Recently we got more feedbacks from our users, ran a few benchmarks. That gave us enough feedback to start investigating in improving our storage strategy.
Data split
Up to Gnocchi 1.3, all data for a single metric are stored in a single gigantic file per aggregation method (min, max, average…). This means that the file can grow to several megabytes in size, which make it slow to manipulate. For the next version of Gnocchi, our first work has been to rework that storage and split the data into smaller parts.
The diagram above shows how data are organized inside Gnocchi. Until version 1.3, there would have been only one file for each aggregation methods.
In the upcoming 2.0 version, Gnocchi will split all these data into smaller parts, where each data split is stored in a file/object. This allows to manipulate smaller pieces of data and to increase the parallelism of the CRUD operations on the back-end – leading to large speed improvement.
In order to split timeseries into several chunks, Gnocchi defines a maximum number of N points to keep per chunk, to limit their maximum size. It then defines a hash function that produces a non-unique key for any timestamp. It makes it easy to find in which chunk any timestamp should be stored or retrieved.
Data compression
Up to Gnocchi 1.3, the data stored for each metric is simply serialized using msgpack, a fast and small serialization format. Though, this format does not provide any compression. That means that storing data points needs 8 bytes for a timestamp (64 bits timestamp with nanosecond precision) and 8 bytes for a value (64 bits double-precision floating-point), plus some overhead (extra information and msgpack itself).
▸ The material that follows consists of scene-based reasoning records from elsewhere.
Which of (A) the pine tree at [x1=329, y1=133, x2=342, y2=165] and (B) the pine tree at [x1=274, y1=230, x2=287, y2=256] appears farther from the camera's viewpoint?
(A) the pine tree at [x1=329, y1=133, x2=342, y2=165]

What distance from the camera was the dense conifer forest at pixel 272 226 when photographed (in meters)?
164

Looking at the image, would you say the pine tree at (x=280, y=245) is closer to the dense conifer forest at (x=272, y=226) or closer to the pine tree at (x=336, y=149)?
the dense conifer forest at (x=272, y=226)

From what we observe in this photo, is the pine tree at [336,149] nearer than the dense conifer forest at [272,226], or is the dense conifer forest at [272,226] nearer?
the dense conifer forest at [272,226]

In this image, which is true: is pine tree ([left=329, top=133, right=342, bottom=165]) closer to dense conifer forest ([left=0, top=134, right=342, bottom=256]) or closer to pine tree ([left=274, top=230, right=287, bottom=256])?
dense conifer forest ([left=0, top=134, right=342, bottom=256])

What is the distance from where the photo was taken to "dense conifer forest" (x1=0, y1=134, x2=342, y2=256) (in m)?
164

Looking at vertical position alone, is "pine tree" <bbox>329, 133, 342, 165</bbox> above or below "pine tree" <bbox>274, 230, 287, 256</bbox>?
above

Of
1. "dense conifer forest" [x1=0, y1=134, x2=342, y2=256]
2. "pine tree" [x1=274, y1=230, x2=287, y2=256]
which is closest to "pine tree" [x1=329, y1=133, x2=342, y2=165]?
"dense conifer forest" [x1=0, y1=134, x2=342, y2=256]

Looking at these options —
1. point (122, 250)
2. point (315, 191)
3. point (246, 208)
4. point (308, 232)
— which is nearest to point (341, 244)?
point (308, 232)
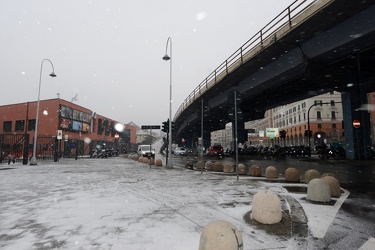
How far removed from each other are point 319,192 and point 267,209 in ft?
7.91

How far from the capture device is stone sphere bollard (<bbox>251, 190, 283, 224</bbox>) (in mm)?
4629

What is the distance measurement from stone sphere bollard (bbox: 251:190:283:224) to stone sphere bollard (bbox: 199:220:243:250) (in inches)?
73.9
After looking around on how to compress all these measures, I stumbled upon a paper from some Facebook engineers called about Gorilla, their in-memory timeserie database, entitled "Gorilla: A Fast, Scalable, In-Memory Time Series Database". For reference, part of this encoding is also used by InfluxDB in its new storage engine.
The first technique I implemented is easy enough, and it's inspired from
delta-of-delta encoding. Instead of storing each timestamp for each data point,
and since all the data points are aggregated on a regular interval, we
transpose points to be the time difference divided by the interval. For
example, the suite of timestamps timestamps =
[41230, 41235, 41240, 41250, 41255]
is encoded into timestamps =
[41230, 1, 1, 2, 1], interval = 5
. This allows regular compression algorithms
to reduce the size of the integer list using
run-length encoding.
To actually compress the values, I tried two different algorithms:
[LZ4](https://en.wikipedia.org/wiki/LZ4_(compression_algorithm), a fast compression/decompression algorithm
The XOR based compression scheme described in the Gorilla paper mentioned above – that I had to implement myself. For reference, it also exists a Go implementation in go-tsz.
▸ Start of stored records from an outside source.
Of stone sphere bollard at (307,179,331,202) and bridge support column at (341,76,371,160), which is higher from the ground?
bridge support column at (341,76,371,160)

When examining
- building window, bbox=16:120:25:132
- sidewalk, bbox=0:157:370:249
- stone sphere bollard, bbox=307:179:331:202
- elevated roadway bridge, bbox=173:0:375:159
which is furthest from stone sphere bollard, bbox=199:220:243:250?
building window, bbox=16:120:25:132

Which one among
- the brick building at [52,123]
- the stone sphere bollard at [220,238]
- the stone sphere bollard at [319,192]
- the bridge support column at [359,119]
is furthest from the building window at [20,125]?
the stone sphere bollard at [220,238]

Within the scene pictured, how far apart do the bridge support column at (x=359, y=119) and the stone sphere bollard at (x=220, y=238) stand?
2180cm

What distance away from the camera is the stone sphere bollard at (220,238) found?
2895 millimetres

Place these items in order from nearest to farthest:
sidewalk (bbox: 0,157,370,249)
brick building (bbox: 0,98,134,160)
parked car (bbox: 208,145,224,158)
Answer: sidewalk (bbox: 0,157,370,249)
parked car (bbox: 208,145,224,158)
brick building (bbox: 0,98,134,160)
I then benchmarked these solutions:
The XOR algorithm implemented in Python is pretty slow, compared to LZ4. Truth
is that python-lz4 is fully implemented
in C, which makes it fast. I've profiled my XOR implementation in Python, to
discover that one operation took 20 % of the time:
count_lead_and_trail_zeroes
, which is in charge of counting the number of
leading and trailing zeroes in a binary number.
I tried 2 Python implementations of the same algorithm (and submitted them to my friend and Python developer Victor Stinner by the way).
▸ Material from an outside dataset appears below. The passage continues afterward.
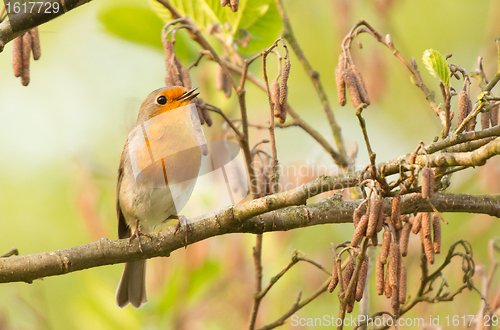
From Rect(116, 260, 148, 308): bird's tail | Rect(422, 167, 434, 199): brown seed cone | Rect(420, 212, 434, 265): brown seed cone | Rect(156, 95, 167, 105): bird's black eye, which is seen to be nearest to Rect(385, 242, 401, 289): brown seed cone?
Rect(420, 212, 434, 265): brown seed cone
The first version using string search with .index()
is 10× faster than the
second one that only do integer computation. Ah, Python… As Victor explained,
each Python operation is slow and there's a lot in the second version, whereas
.index()
is implemented in C and really well optimized and only needs 2
Python operations.
Finally, I ended up optimizing that code by leveraging
cffi to use directly ffsll()
and
flsll()
. That decreased the run-time of count_lead_and_trail_zeroes
by
45 %, making the entire XOR compression code speed increased by a small 7 %.
This is not enough to catch up with LZ4 speed. At this stage, the only solution
to achieve a high-speed would probably to go with a full C implementation.
Considering the compression ratio of the different algorithms, they are pretty much identical. The worst case scenario (random values) for LZ4 compress down to 9 bytes per data point, whereas XOR can go down to 7.38 bytes per data point. In general XOR encoding beats LZ4 by 15 %, except for cases where all values are 0 or 1. However, LZ4 is faster than XOR by a factor of 4×-70× depending on cases.
That means that we'll use LZ4 for data compression in Gnocchi 2.0. It's possible that we could achieve as fast compression/decompression algorithm, but I don't think it's worth the effort right now – it'd represent a lot of code to write and to maintain.